Lately I've spent some time setting up a blog for a friend. Ghost is where it's at these days when it comes to blogging — unless you're a nerd like me who loves to mess around with static site generators every now and then. 😅

Ghost provides many beautiful themes out of the box but most of them don't seem to support localization, which would be a nice thing to have for my friends blog. So I did some digging and essentially it comes down to:

  1. Using the {{t}} helper for any strings that should be localized (docs)
  2. Providing a locales/de.json file with mappings to localized strings

The Dawn theme that we were using was pretty light on strings that needed localization so with a little bit of vim-sandwich magic and a custom mapping I was able to update it to use the {{t}} helper in maybe half an hour.

xmap <Leader>t sai{{t "<CR>"}}<CR>

With the visual mapping above all I needed to do is select the text that I want to localize and hit <space>t.

selecting some text and using vim-sandwich to wrap it in {{t}}

Now the last step was to create the initial locales/en.json file. Later on I will use the English one as a template to create a German localization.

Since typing out the more than a dozen strings manually would have been boring I instead wrote a babashka script to generate the English locales file for me.

**Supplied information**
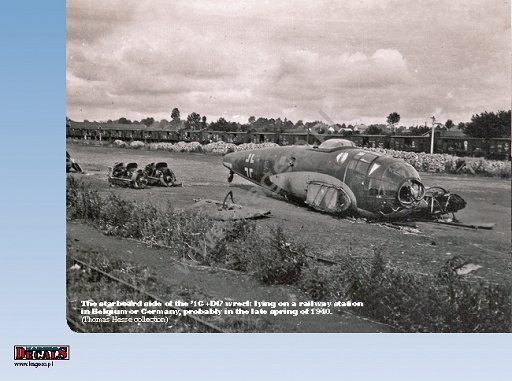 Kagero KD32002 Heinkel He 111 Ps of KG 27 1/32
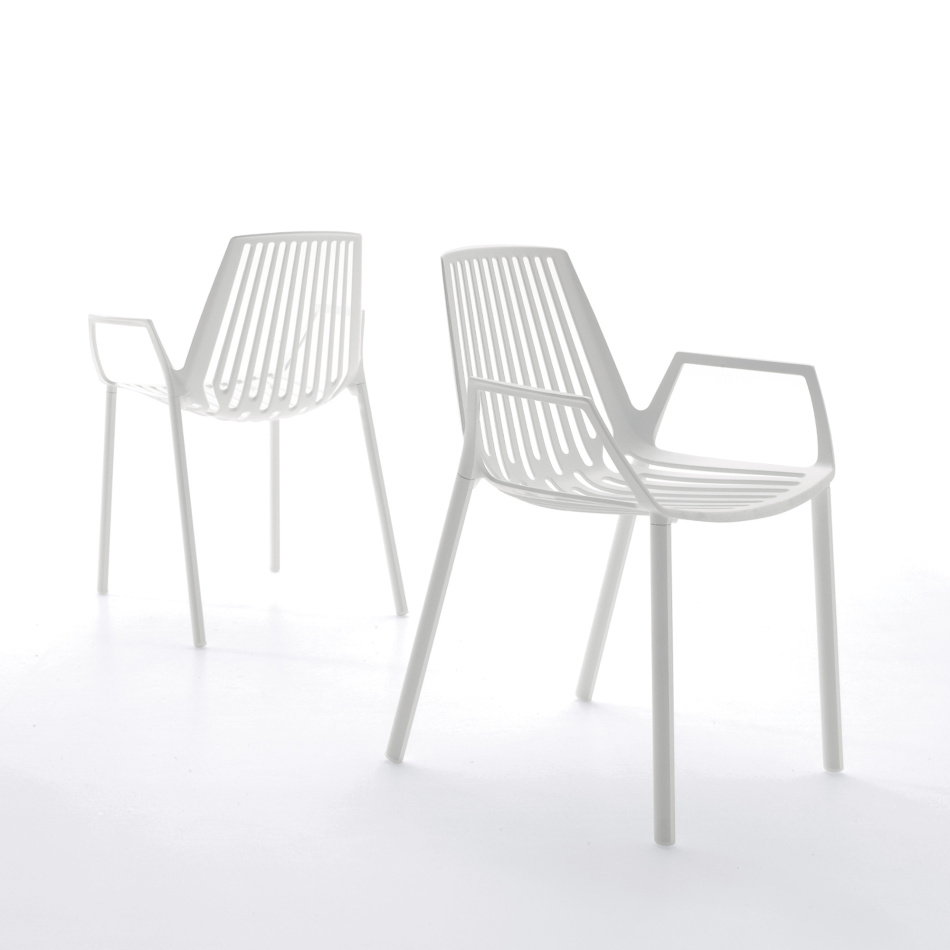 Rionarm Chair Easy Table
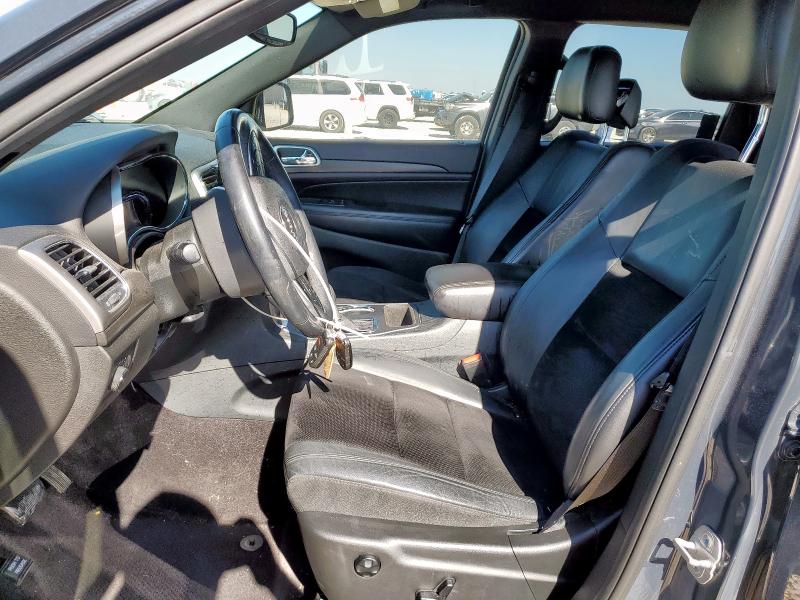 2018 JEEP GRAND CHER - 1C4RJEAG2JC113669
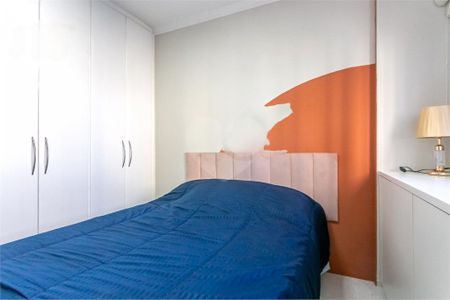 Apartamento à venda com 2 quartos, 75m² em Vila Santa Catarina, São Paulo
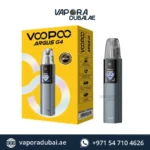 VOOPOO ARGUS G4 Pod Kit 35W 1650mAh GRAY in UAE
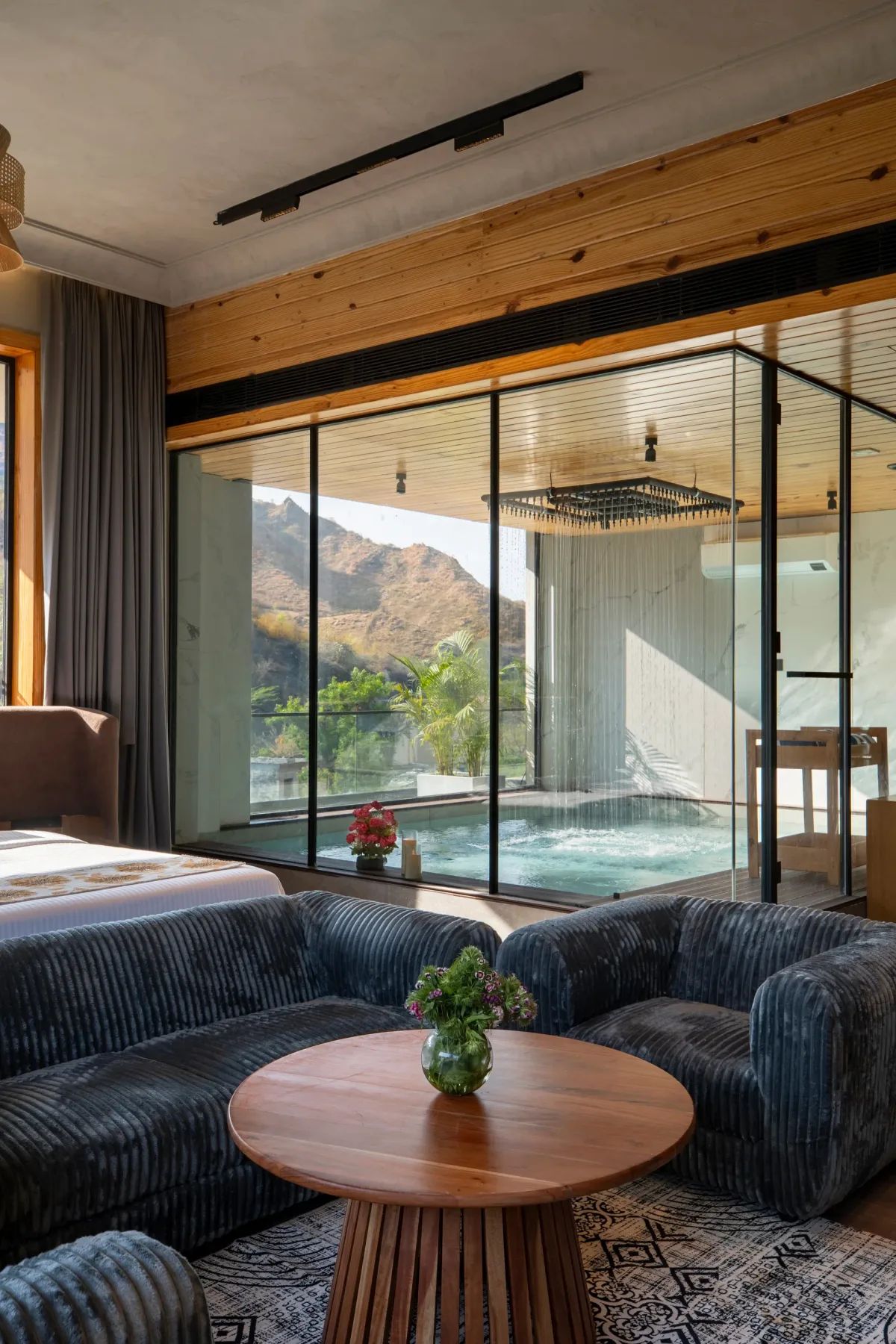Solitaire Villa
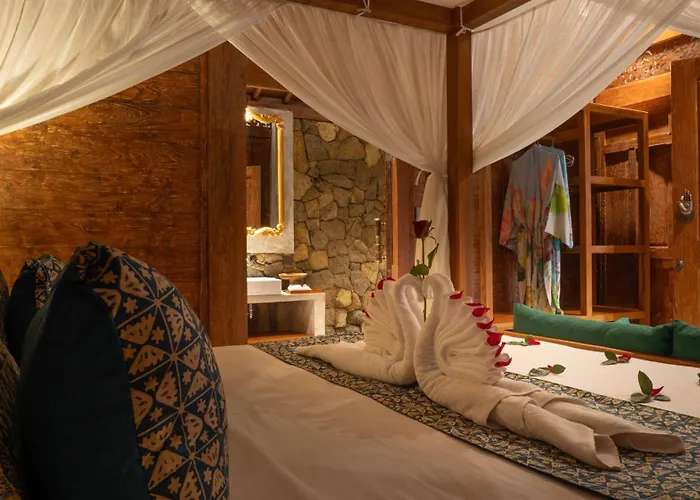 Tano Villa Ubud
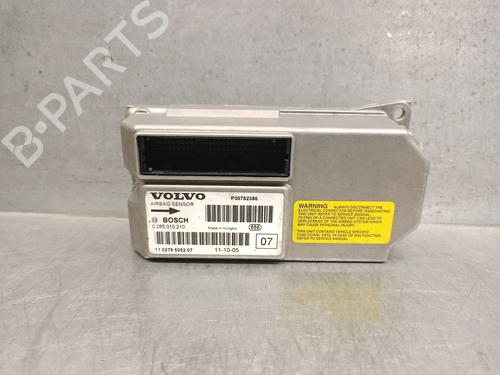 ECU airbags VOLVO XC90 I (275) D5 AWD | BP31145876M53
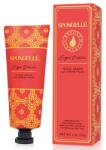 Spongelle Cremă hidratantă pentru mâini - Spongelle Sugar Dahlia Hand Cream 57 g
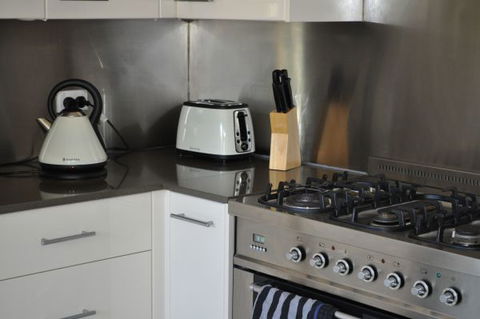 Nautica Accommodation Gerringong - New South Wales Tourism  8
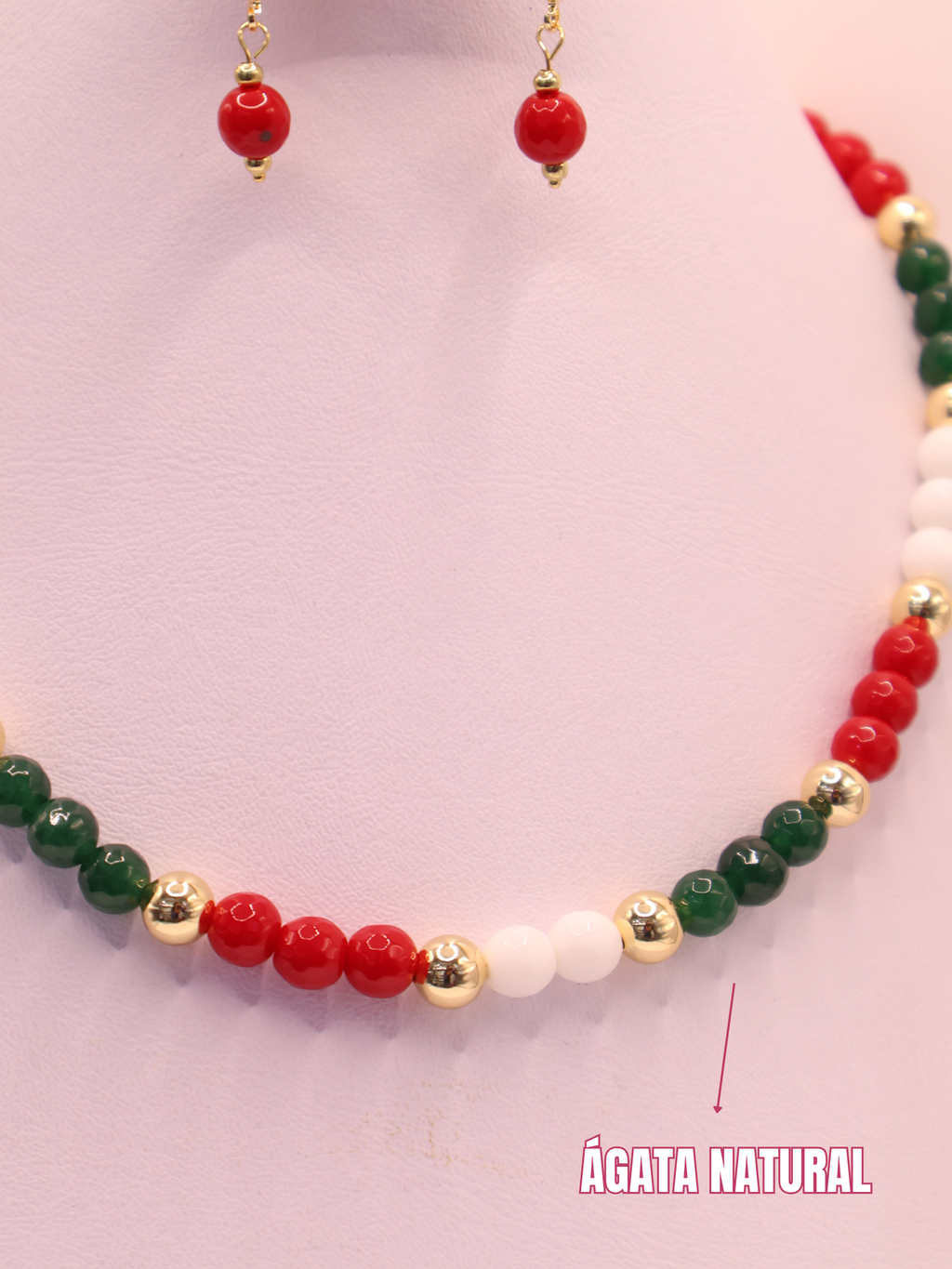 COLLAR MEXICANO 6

**Problem 1**
Transcribe the Ghost localization post from "1. Using the" to "a German localization.".
**Problem 2**
Write the next part of the post about localizing a Ghost theme, picking up right after its final sentence.

**Response area 1**
1. Using the {{t}} helper for any strings that should be localized (docs)
  2. Providing a locales/de.json file with mappings to localized strings

The Dawn theme that we were using was pretty light on strings that needed localization so with a little bit of vim-sandwich magic and a custom mapping I was able to update it to use the {{t}} helper in maybe half an hour.

xmap <Leader>t sai{{t "<CR>"}}<CR>

With the visual mapping above all I needed to do is select the text that I want to localize and hit <space>t.

selecting some text and using vim-sandwich to wrap it in {{t}}

Now the last step was to create the initial locales/en.json file. Later on I will use the English one as a template to create a German localization.

**Response area 2**
#!/usr/bin/env bb
(require '[clojure.java.io :as io]
         '[cheshire.core :as json]
         '[babashka.fs :as fs])

(def entries
  (->> (fs/glob "." "**/*.hbs")
       (map (fn [p] (slurp (io/file (str p)))))
       (mapcat (fn [file-contents]
                 (map second (re-seq #"\{\{t \"(.*)\"\}\}" file-contents))))
       (set)
       (map (fn [s] [s s]))
       (into {})))

(println (json/generate-string entries {:pretty true}))

This script essentially finds all usages of the {{t}} helper and spits out a JSON object where the keys are identical to the values (i.e. if the theme was English, that would be the locales/en.json file).

Babashka makes figuring this stuff out such a breeze because I can just incrementally build this out in a connected babashka nREPL session instead of changing the file and running the script as a whole on every change. REPLs for the win!

In the end I created this little PR to the theme.